Marshall Jull
Stories (1/0)
System Online
And so the very thing his government forced him to create would be their doom. Li unplugged the drive and continued running down the corridor -he had to make it to the south-west door if he had any chance of leaving the facility, let alone the country, alive. After running for what felt like way too long, Li could finally make out the door at the end of the hallway. It was a solid metal door with a code activated lock and a terminal beside it. Li plugged his hard drive into the terminal and fired up his bypass program. Five percent. His heart racing, he glanced behind him, squinting to see as far down the corridor as he could to make sure none of the guards were aware he had left. Although his plan was perfectly executed, he still had no idea how long his simple deception of looping the security feeds would work. Li turned back to the terminal: twenty percent. The real genius was in his undetectable virus that he planted in the facility's network, and then ultimately every computer. He had turned the entire building into a mining operation that sent all of the rewards to one Virtual Wallet Address; his. Checking the terminal again he saw it was only at fifty percent. Li might have been impressed by the software encryption on the door had it not been the only thing between him and freedom. In the 6 months and 18 days he was kept here, he managed to accumulate 1.2 million Bitcoins by letting his virus work, all of which were stored on the hard drive in his pocket; He wasn't going to leave them a single coin.
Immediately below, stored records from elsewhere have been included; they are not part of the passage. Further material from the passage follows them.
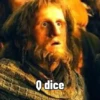El señor de los anillos 18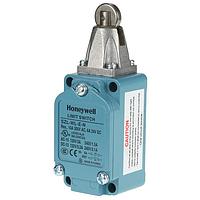 Honeywell SZL-WL-E-N Limit Switches LIMIT SWITCH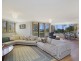 3B/3 Eden Street   YACHT HARBOUR TOWERS, Tweed Heads NSW 2485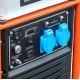 Бензиновый генератор инверторный Zongshen BPB 4500 4.2 кВт в Волжском
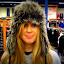 Considering a purchase for winter.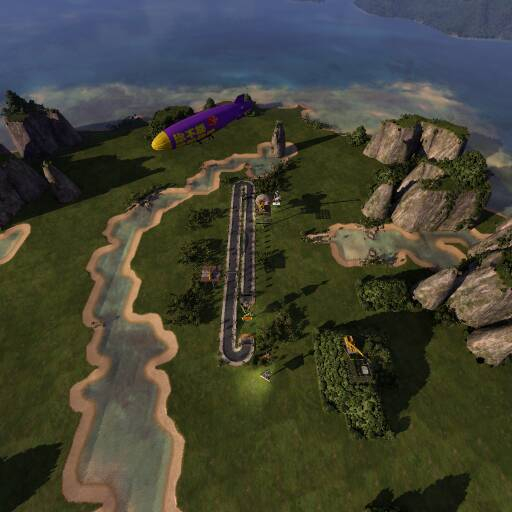 map_thumbnail
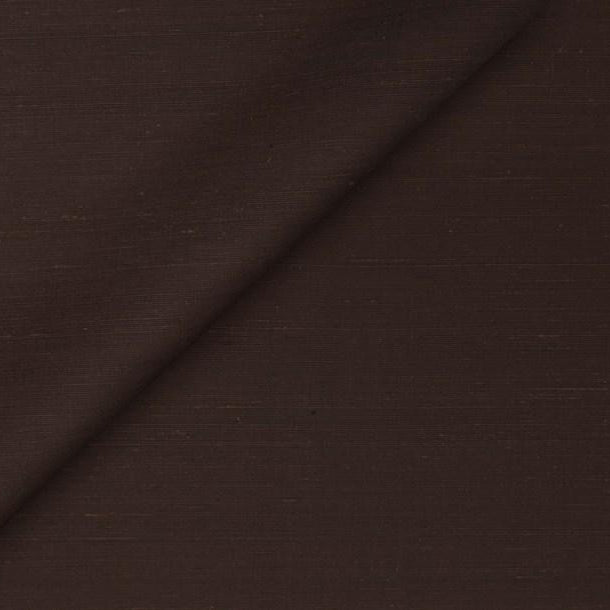 Marla - Dark Mahogany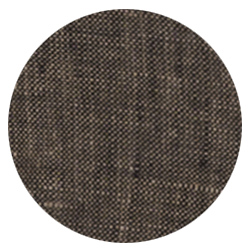 braun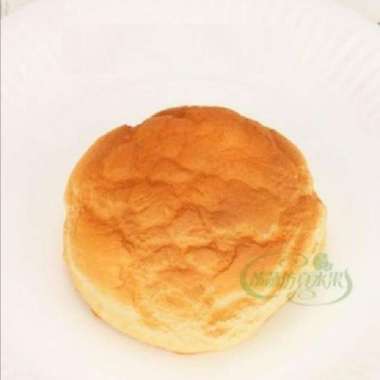 Kawaii Scented Bread Squishy Japan Realistic Squishy Croissant Soft 1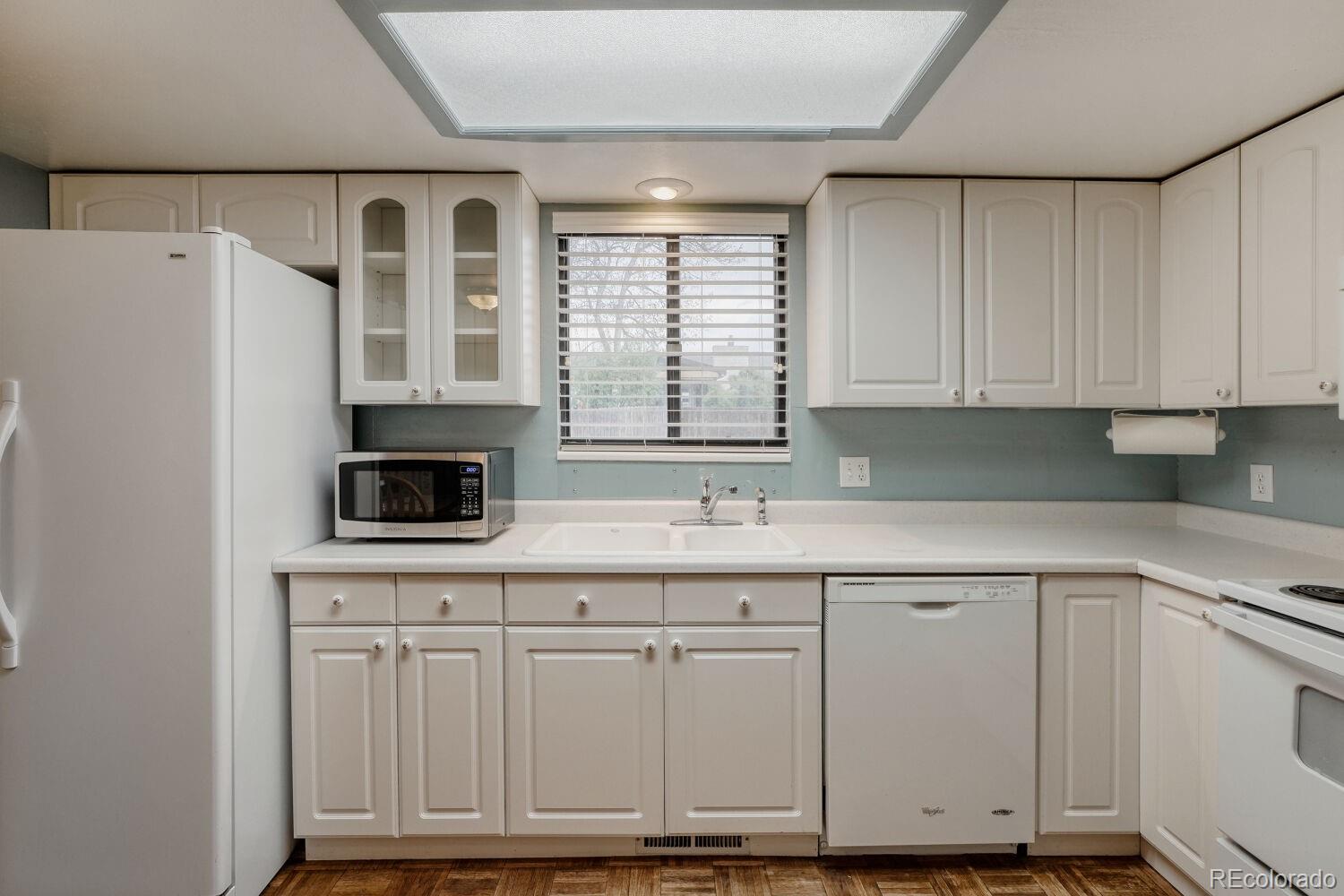 MLS Image #14 for 7326 s lafayette circle,centennial, Colorado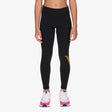 Nike G NSW FVRT HR TGHT SHNE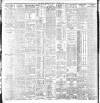 Dublin Daily Express Thursday 15 October 1908 Page 8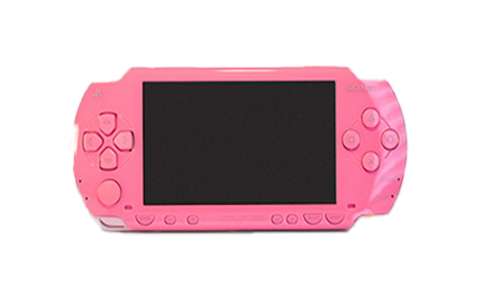 logo-PSP
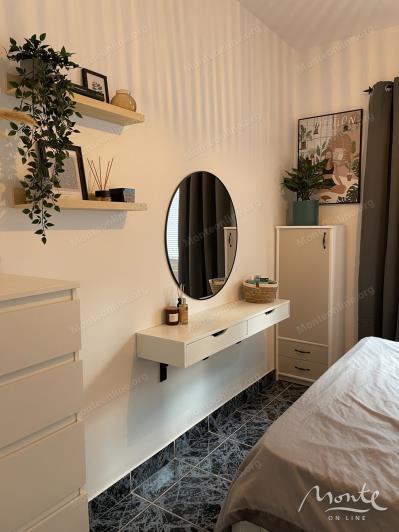 Image No.15-Appartement de 2 chambres à vendre à Budva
Seeing the terminal was at eighty percent, Li fired up his second program, Blackout.EXE. He smiled when he pressed the execute button, happy with the name he coined for his death-to-all-computers program. Both programs would finish at the same time, one would open his door to freedom, and one would ensure he was untraceable. Blackout.exe was simply a time bomb that would render every computer in the facility useless after 72 hours; enough time for him to be out of the country. Ninety-eight percent. Li braced himself against the door, his ear up against it, ready to burst it open and make a run for the horizon. His wife and two children were waiting for him in their jeep just passed the horizon under the cover of trees. He had been dreaming of seeing his family for too long, and he was going to make sure that in completing his work, his family would live a peaceful life where they would never be separated again.